In July, a Chinese employee was reportedly reported to the police by his colleagues after his failure to remember the lyrics to a popular Chinese song during a karaoke night, arousing their suspicions.
“He turned out to be a you-know-what,” wrote a user familiar with the group on the social media app Xiaohongshu, named after Mao’s Little Red Book that was used to force the country’s people to inform each other. China is offering up to 500,000 yuan ($68,160) to citizens who successfully report spies.
That post, which Bloomberg has not been able to verify, received about 16,000 likes as users enthusiastically exchanged tips for spotting spies. Not knowing jargon popularized by the annual spring gala broadcast or mnemonics taught in math class could all be hallmarks of a ghost, they said.
Misplaced suspicion
The drive to root out spies risks targeting innocent people. In a now-deleted post on Xiaohongshu, one person apologized after a suspected foreign agent turned out to be a university student taking photos for their fieldwork research. The person did not respond to a Bloomberg request for comment.

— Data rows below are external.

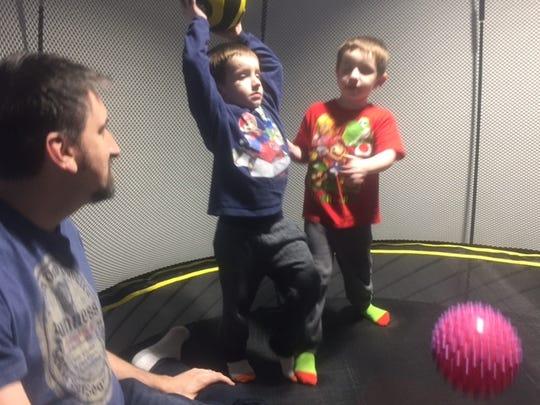John Sutton watches his twin sons, Justin, 4, and Nick, 4, play on the trampoline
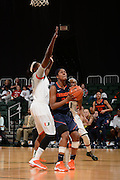 February 20, 2014: Tiara Butler #32 of Syracuse shoots over Keyona Hayes #20 of Miami during the NCAA basketball game between the Miami Hurricanes and the Syracuse Orange at the Bank United Center in Coral Gables, FL. The Orange defeated the Hurricanes 69-48.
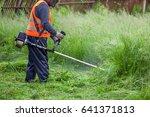 the gardener cutting grass by... | Shutterstock . vector #641371813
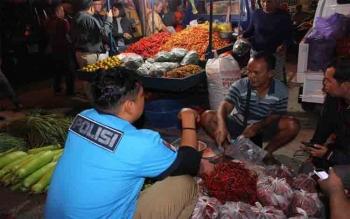 Kasat Reskrim Polres Palangka Raya AKP Ismantao Yuwono saat menginterogasi Parno, pedagang cabai di Pasar Besar, Sabtu (24/6/2017)
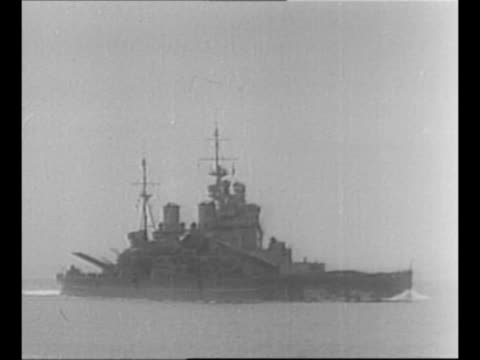 rodney sails in north atlantic during patrol for german ships during world war ii / bow and gun turrets of rodney as waves break over / hms king... - battle stock-videos und b-roll-filmmaterial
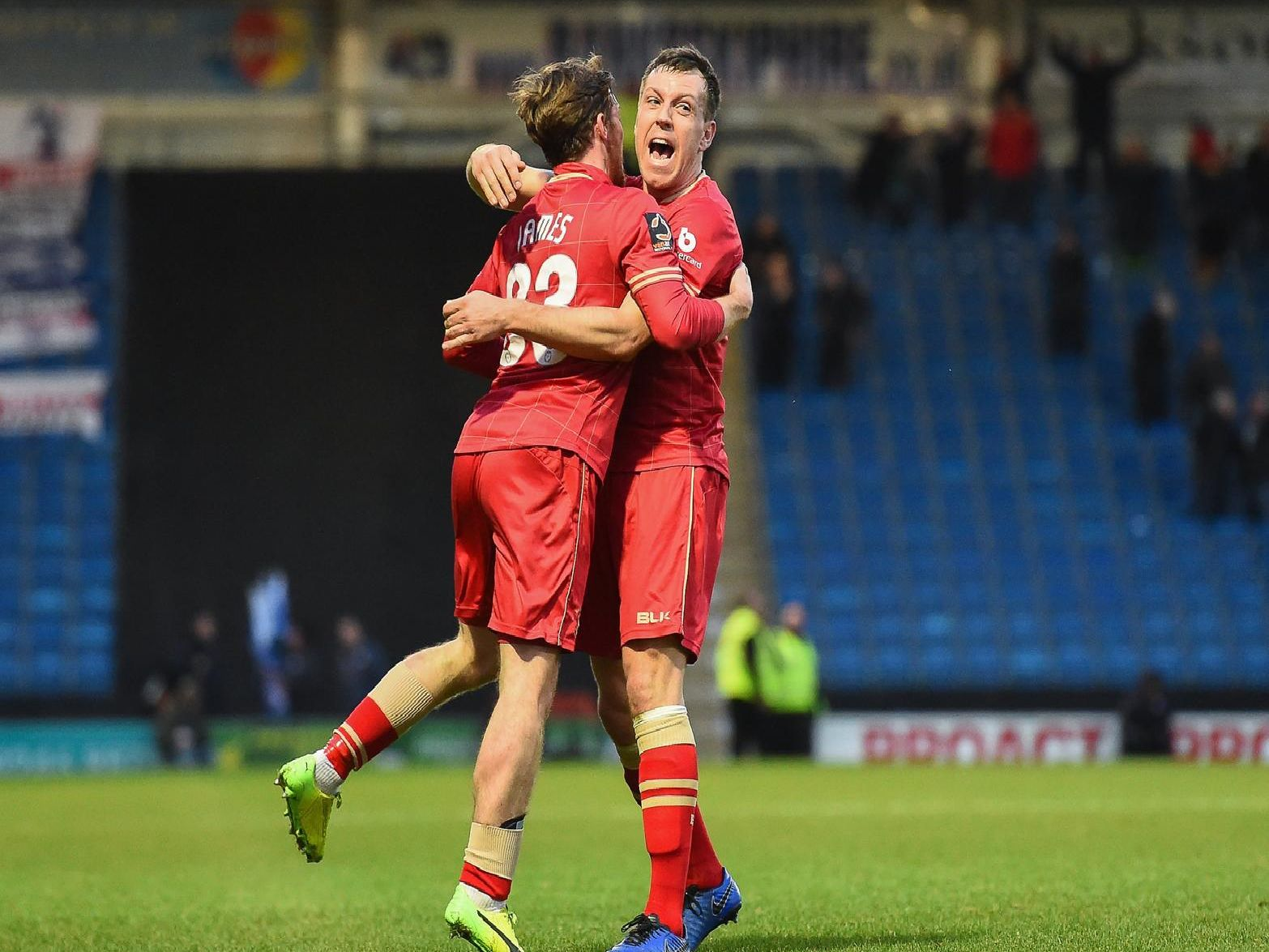 Luke James and Carl Magnay celebrate Hartlepool's goal against Chesterfield.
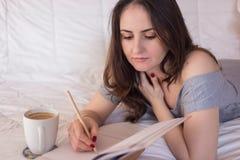 Сочинительство женщины в ее тетради стоковые фото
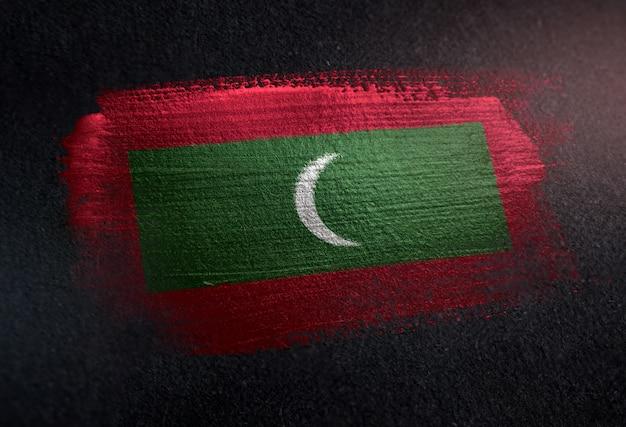 Bandeira de maldivas feita de tinta de pincel metálico na parede escura de grunge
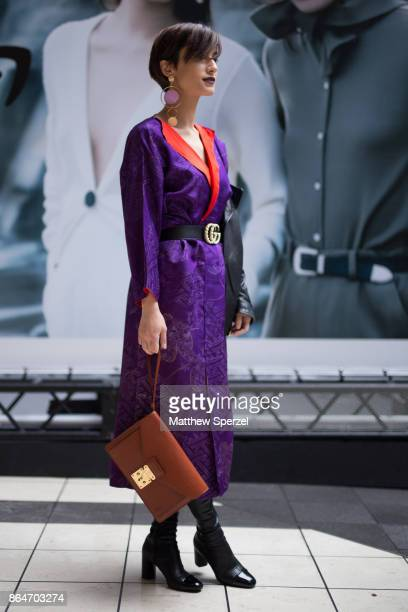 A guest is seen on the street during Tokyo Fashion Week wearing a purple and red dress with brown bag on October 21 2017 in Tokyo Japan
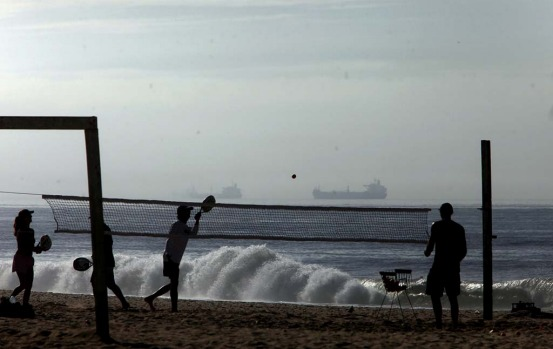 People play paddle ball on Ipanema beach as cargo ships wait to dock at Guanabara Bay in Rio de Janeiro.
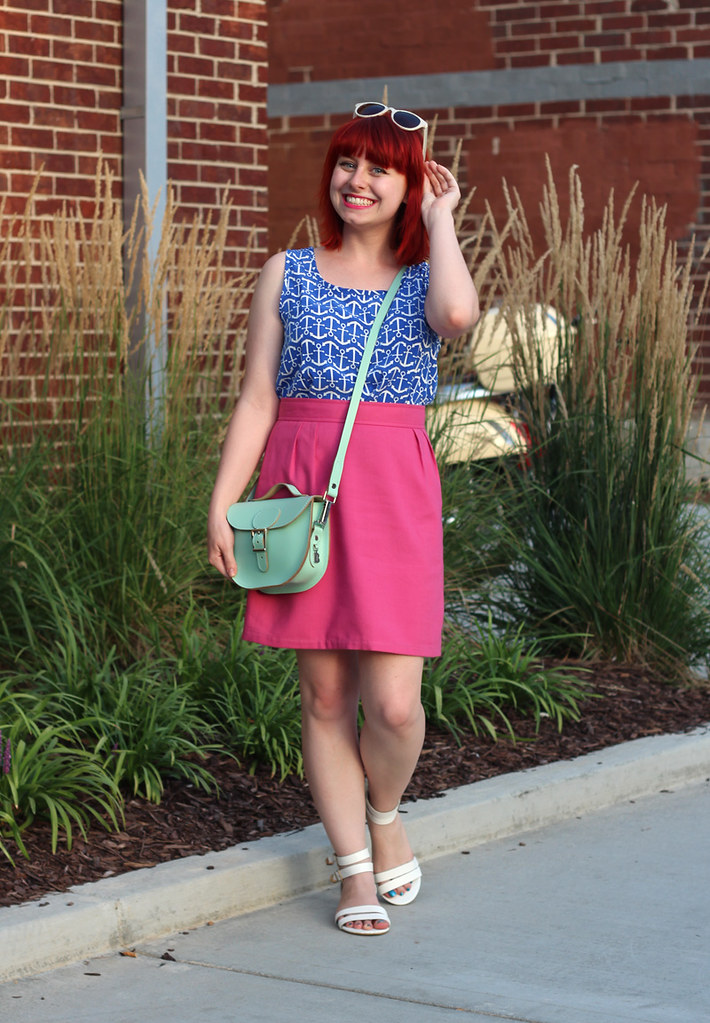 Blue Anchor Print Top, Pink Linen Pencil Skirt, Mint Green Brit-Stitch Purse, White Sandals, and Bright Red Hair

In the workplace, hypervigilance around the distribution of sensitive information is growing. State-owned companies provide training on state secrets, say people familiar with the matter. More documents are being marked as state secrets and can only be viewed at the office, said one of the people, who declined to be named for fear of state reprisals.
The government has also launched an app to help Communist Party members and government employees increase their knowledge and skills in keeping secrets.
The obsession with national security is fundamentally tied to protecting the future of the Communist Party. Minister of State Security Chen Yixin wrote in July that national security is about political security. “The core of political security is the security of the regime,” he added.
But that drive also creates a deep distrust of foreigners, which runs counter to the party’s recently stated goal of recruiting investors and revitalizing the private sector. Foreigners report that it is harder to ever meet friendly officials as the atmosphere of suspicion grows.
Sheena Greitens, an associate professor at UT-Austin’s LBJ School of Public Affairs, said encouraging citizens to spy on each other would have “harmful consequences” for overall governance in China.
“It can lead to false reporting,” she says. “That can be counterproductive for the internal security services themselves, because it means that they are working on the basis of increasingly bad information.”